Hi Erick,

I think you missed my point.  My request is, Solr support a new URL
parameter.  If this parameter is set, than EVERYTHING in q is treated as
raw text (i.e.: Solr will do the escaping vs. the client).

Thanks

Steve

On Mon, Apr 20, 2015 at 1:08 PM, Erick Erickson <erickerick...@gmail.com>
wrote:

> How does that address the example query I gave?
>
> q=field1:whatever AND (a AND field:b) OR (field2:c AND "d: is a letter
> followed by a colon (:)").
>
> bq: "Solr will treat everything in the search string by first passing
> it to ClientUtils.escapeQueryChars()."
>
> would incorrectly escape the colons after field1, field, field2 and
> correctly escape the colon after d and in parens. And parens are a
> reserved character too, so it would incorrectly escape _all_ the
> parens except the ones surrounding the colon.
>
> The list of reserved characters is pretty unchanging, so I don't think
> it's too much to ask the app layer, which knows (at least it better
> know) which bits of the query were user entered, what rules apply as
> to whether the user can enter field-qualified searches etc. Only armed
> with that knowledge can the right thing be done, and Solr has no
> knowledge of those rules.
>
> If you insist that the client shouldn't deal with that, you could
> always write a custom component that enforces the rules that are
> particular to your setup. For instance, you may have a rule that you
> can never field-qualify any term, in which case escaping on the Solr
> side would work in _your_ situation. But the general case just doesn't
> fit into the "escape on the Solr side" paradigm.
>
> Best,
> Erick
>
>
> On Mon, Apr 20, 2015 at 9:55 AM, Steven White <swhite4...@gmail.com>
> wrote:
> > Hi Erick,
> >
> > I didn't know about ClientUtils.escapeQueryChars(), this is good to know.
> > Unfortunately I cannot use it because it means I have to import Solr
> > classes with my client application.  I want to avoid that and create a
> > lose coupling between my application and Solr (just rely on REST).
> >
> > My suggestion is to add a new URL parameter to Solr, such as
> > "q.ignoreOperators=[true | false]" (or some other name).  If this
> parameter
> > is set to "false" or is missing, than the current behavior takes effect,
> if
> > it is set to "true" than Solr will treat everything in the search string
> by
> > first passing it to ClientUtils.escapeQueryChars().  This way, the client
> > application doesn't have to: a) be tightly coupled with Solr (require to
> > link with Solr JARs to use escapeQueryChars), and b) keep up with Solr
> when
> > new operators are added.
> >
> > What do you think?

## MATERIAL SUPPLIED

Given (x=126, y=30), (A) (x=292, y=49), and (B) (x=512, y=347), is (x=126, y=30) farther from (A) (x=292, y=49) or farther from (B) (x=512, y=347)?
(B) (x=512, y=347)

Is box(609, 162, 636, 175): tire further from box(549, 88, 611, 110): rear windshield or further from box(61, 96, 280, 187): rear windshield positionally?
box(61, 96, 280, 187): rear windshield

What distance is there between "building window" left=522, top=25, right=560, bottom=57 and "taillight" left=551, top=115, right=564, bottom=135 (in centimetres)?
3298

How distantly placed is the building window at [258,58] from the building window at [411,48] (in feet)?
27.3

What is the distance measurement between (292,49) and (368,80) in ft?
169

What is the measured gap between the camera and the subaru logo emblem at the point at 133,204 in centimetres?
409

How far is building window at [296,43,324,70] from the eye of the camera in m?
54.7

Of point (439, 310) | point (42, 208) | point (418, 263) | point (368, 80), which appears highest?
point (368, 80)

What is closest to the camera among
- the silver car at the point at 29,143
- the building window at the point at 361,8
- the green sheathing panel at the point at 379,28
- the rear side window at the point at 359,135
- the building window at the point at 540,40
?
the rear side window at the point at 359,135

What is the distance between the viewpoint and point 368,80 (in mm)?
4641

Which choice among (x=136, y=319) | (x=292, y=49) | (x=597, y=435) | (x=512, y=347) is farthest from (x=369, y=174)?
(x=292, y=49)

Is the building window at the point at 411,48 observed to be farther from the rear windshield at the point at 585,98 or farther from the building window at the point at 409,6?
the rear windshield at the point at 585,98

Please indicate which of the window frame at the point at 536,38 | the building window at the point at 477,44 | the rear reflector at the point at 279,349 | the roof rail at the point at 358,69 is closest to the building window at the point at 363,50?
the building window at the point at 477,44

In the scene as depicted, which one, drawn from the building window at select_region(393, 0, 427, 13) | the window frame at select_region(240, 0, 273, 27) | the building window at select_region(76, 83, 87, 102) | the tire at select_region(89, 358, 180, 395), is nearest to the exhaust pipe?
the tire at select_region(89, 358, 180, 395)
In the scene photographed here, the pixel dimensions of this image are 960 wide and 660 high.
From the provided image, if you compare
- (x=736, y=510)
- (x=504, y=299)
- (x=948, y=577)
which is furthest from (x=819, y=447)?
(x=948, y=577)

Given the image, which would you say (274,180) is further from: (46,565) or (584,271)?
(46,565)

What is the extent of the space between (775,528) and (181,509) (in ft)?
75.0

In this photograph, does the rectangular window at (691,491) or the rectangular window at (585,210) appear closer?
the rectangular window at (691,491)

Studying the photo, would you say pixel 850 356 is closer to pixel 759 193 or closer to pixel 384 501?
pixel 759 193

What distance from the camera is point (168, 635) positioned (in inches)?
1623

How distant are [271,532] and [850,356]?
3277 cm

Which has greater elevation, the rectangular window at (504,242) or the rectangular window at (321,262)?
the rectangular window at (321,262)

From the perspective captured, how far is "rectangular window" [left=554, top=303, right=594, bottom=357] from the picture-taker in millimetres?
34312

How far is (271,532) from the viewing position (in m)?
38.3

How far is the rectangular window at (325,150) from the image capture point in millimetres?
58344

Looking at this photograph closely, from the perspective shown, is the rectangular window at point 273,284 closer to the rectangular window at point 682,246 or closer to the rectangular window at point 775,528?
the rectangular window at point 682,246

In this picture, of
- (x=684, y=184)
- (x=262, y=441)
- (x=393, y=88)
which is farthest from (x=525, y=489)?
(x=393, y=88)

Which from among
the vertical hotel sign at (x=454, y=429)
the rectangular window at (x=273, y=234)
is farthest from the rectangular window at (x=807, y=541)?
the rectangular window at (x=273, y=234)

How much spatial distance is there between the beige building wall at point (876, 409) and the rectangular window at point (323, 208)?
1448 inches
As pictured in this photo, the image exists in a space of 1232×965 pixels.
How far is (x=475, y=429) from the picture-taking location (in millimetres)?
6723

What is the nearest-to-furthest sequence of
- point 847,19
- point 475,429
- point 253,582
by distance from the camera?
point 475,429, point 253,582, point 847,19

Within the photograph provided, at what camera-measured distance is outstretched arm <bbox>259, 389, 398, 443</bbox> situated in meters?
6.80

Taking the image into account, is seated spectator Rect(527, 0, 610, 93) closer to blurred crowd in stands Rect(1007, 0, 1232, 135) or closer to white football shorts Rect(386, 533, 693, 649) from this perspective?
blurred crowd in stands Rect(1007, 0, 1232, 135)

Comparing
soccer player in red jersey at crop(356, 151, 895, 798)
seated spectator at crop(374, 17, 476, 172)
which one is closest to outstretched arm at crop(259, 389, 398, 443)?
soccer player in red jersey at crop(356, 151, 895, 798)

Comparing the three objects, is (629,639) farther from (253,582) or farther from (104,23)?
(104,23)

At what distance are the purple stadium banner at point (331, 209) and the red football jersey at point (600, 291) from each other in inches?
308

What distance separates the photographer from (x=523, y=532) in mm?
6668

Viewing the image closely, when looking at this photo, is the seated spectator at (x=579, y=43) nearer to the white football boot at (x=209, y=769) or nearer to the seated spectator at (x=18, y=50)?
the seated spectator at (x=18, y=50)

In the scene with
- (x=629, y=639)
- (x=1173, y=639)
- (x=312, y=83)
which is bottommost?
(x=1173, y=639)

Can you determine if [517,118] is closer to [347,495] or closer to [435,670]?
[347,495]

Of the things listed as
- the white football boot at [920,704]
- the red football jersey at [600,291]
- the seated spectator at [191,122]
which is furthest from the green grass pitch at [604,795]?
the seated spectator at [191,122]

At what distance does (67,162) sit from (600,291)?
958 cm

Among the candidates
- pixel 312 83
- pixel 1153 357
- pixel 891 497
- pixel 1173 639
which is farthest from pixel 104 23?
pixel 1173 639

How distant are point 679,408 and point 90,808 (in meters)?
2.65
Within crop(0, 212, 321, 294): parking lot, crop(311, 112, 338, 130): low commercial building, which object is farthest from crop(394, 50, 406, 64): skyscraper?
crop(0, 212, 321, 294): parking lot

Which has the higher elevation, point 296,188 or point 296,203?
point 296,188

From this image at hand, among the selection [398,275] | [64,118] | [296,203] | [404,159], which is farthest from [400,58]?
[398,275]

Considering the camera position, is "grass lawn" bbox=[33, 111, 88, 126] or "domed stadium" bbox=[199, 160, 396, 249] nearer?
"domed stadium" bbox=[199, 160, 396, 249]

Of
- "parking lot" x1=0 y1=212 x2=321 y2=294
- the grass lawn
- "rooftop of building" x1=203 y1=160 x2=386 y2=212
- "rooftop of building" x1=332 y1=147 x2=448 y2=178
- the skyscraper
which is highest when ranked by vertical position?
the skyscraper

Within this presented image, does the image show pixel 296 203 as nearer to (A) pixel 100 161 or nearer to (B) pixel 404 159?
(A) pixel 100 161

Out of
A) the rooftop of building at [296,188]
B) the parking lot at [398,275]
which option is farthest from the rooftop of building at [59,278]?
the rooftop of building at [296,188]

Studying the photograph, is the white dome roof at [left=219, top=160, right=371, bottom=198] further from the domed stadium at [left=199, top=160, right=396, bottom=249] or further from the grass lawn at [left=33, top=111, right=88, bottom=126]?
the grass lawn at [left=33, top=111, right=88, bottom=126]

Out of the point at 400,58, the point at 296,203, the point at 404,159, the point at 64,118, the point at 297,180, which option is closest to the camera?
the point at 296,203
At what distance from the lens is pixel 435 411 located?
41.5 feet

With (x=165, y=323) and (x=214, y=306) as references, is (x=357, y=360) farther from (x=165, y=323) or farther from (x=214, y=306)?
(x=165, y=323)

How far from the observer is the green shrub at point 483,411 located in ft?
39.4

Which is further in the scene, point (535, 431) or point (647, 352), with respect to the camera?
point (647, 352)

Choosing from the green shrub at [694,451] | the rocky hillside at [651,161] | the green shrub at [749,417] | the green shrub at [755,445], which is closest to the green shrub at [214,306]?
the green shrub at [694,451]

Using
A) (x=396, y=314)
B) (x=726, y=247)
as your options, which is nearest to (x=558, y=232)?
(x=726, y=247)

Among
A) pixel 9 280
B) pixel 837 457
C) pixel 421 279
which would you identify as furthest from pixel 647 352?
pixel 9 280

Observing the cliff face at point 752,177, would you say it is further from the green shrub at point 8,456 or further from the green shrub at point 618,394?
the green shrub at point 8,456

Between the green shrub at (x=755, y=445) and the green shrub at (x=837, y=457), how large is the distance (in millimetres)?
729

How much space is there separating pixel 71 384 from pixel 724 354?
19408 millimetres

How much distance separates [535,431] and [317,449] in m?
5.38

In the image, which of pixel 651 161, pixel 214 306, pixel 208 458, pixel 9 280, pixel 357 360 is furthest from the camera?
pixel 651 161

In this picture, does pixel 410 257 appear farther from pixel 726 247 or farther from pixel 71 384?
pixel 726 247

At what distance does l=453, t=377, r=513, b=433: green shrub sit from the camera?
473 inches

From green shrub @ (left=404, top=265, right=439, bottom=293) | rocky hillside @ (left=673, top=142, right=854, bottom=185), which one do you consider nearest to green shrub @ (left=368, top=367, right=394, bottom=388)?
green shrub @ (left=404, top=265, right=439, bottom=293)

## WRITTEN INSTRUCTION 1
Transcribe the Solr escaping thread from "I think you" up to and including "vs. the client).".
## WRITTEN INSTRUCTION 2
Answer these questions using the Solr escaping thread:
(a) Which Solr method did Steve say he hadn't known about?
(b) What name did Steve offer as an example for the new URL parameter?
(c) What does Erick say could be written if the client shouldn't handle escaping?

## EXPECTED ANSWER 1
I think you missed my point.  My request is, Solr support a new URL
parameter.  If this parameter is set, than EVERYTHING in q is treated as
raw text (i.e.: Solr will do the escaping vs. the client).

## EXPECTED ANSWER 2
(a) ClientUtils.escapeQueryChars()
(b) q.ignoreOperators
(c) A custom component that enforces the rules particular to that setup